Spiritualized
Songs in A & E
Sembravano ormai congelati gli Spiritualized dopo Amazing disgrace (2003). Cinque anni di assenza sono tanti per un collettivo che in oltre quindici anni di carriera (comprendiamo anche l’esperienza Spacemen 3) ha superato abbondantemente la decina di dischi. Ma i numeri lasciano il tempo che trovano e il problema più grosso per Jason Pierce, storico leader della band, era capire in che direzione rivolgersi dopo la vibrante svolta di Amazing disgrace e il suo recupero di sonorità rock-blues meno ovattate e più sferzanti. Una mossa obbligata all’epoca, per evitare di precipitare sempre più nella melassa pomposa e barocca che prefigurava Let it come down (2001). Proseguire sulla strada del ritorno al rétro rude o provare a ritrovare quell’equilibrio compositivo tra shoegaze, psichedelia e garage di aveva caratterizzato i primi spettacolari dischi?
In mezzo a questo dubbio amletico c’è però qualcosa di ben più concreto come il lettino d’ospedale in cui Pierce si è visto scorrere la vita davanti mentre rischiava di passare all’altro mondo. E questo episodio si riflette notevolmente nelle composizioni di Songs in A & E, che se ad un aspetto superficiale superficiale sembrano optare per la strada di un ritorno al candore orchestrale dei vecchi tempi in realtà rimangono indelebilmente marchiate dalla voce roca, flebile, quasi increspata di un Pierce miracolato che si sorprende a sussurrare con una sincerità sconcertante. Un tipo di cantato che rievoca per certi versi l’ultimo Johnny Cash di American V. Si sente quel qualcosa che va “oltre”, che sfonda il mero aspetto artistico del brano e va a toccare un’essenza sconosciuta e primordiale, quasi come uno di quegli squarci nell’assoluto di cui parlava Montale.
È questo aspetto che rende Songs in A & E il miglior disco del gruppo dai tempi di Ladies and gentlemen we are floating in space (1997). Non tanto per le sue composizioni che restano poco più che elementari (la ninna nanna Goodnight goodnight) o impreziosite dalla solita elegiaca raffinatezza orchestrale (Soul on fire, Don’t hold me close, The waves crash in) che però non riesce a nascondere una certa pochezza di fondo.
Non mancano però le ballate davvero intense e riuscite come Borrowed your gun, la malinconica Death take your fiddle (ricordi degli ultimi Warlocks spalmati di folk-blues), la morbida Sweet talk (in cui si fondono mirabilmente gospel e soul) e l’atmosfera sognante e notturna di Sitting on fire.

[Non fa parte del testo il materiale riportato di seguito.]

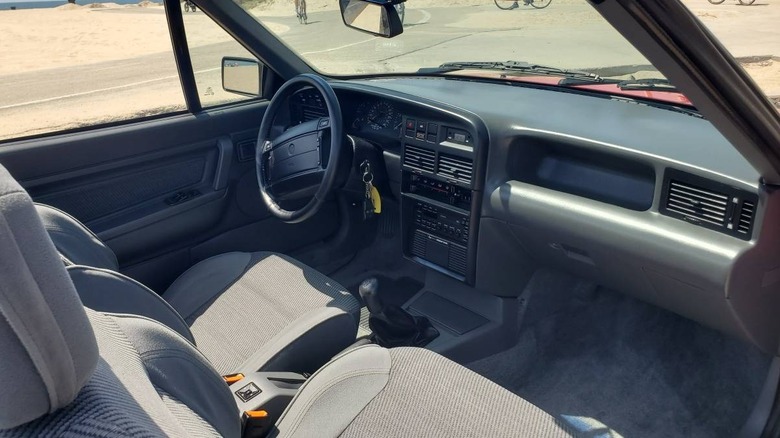 1992 Mercury Capri XR2 dashboard image
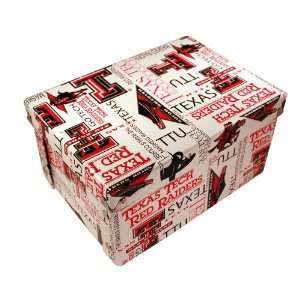   Red Raiders Collapsible Boxxer Storage Boxes 4 Pack
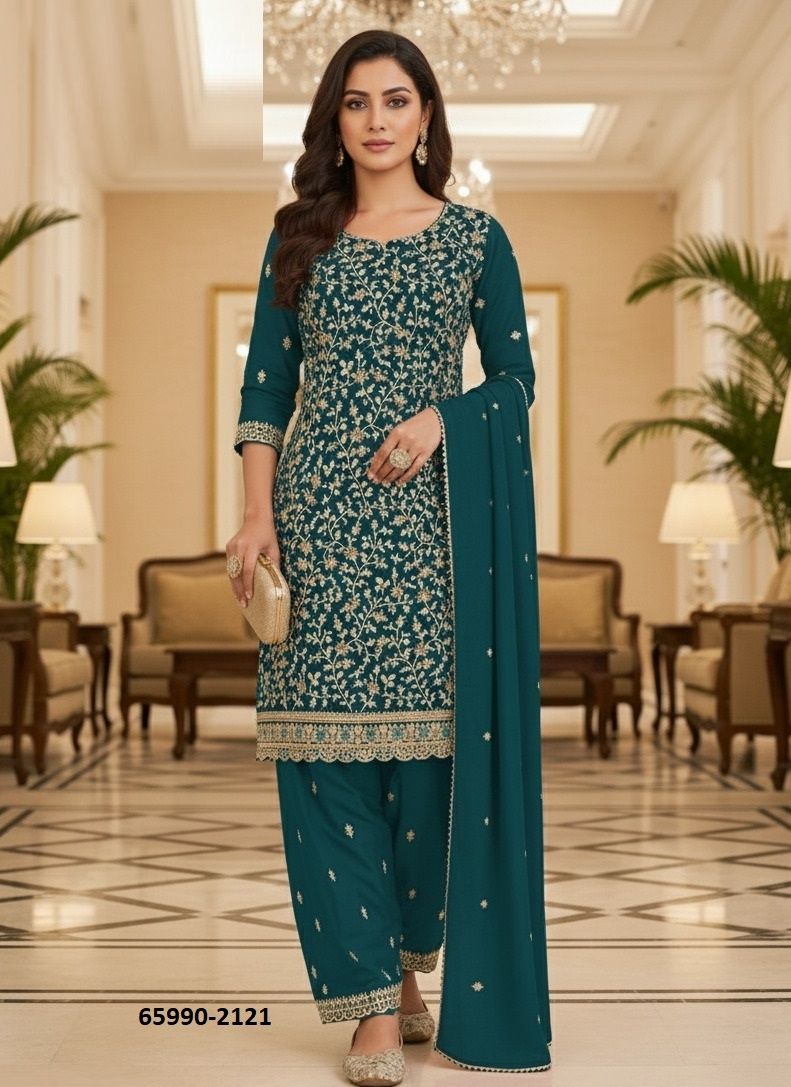 SERIES 2119 - Catalog # 65990 (Set of 3 Semi-Stitched / Un-Stitched Suits)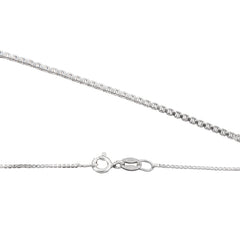Sterling Silver 18" Box Chain - 1mm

E in mezzo a tutto questo candore per fortuna Pierce riesce a piazzare qualche accelerazione in grado di tenere sull’attenti l’ascoltatore: I gotta fire è un incrocio perfetto tra Rolling Stones e i loro epigoni Primal Scream; la trascinante You lie you cheat è un garage-rock elettrico che connette ottimamente il puro feedback a melodie 60s; il riff di Yeah yeah sarebbe degno di entrare tra i classici di Sticky fingers o Exile on main street.
Baby I’m just a fool infine è un curioso free-folk di sapore 70s che sembra incrociare le guasconate hippy dei Brian Jonestown Massacre e un bluesman dei 50s.
Il materiale e l’ispirazione non vengono a mancare insomma, ma quell’onesto languore di cui si è parlato sopra rappresenta allo stesso tempo il punto di forza e il limite maggiore del disco, che non sembra riuscire a concretizzarsi nella sua completezza, rimanendo spesso intrappolato in un’aureola di classicità priva di mordente. Rimane comunque un gran bel sentire per un fredda giornata d’autunno e i fan di vecchia data non potranno certo lamentarsi.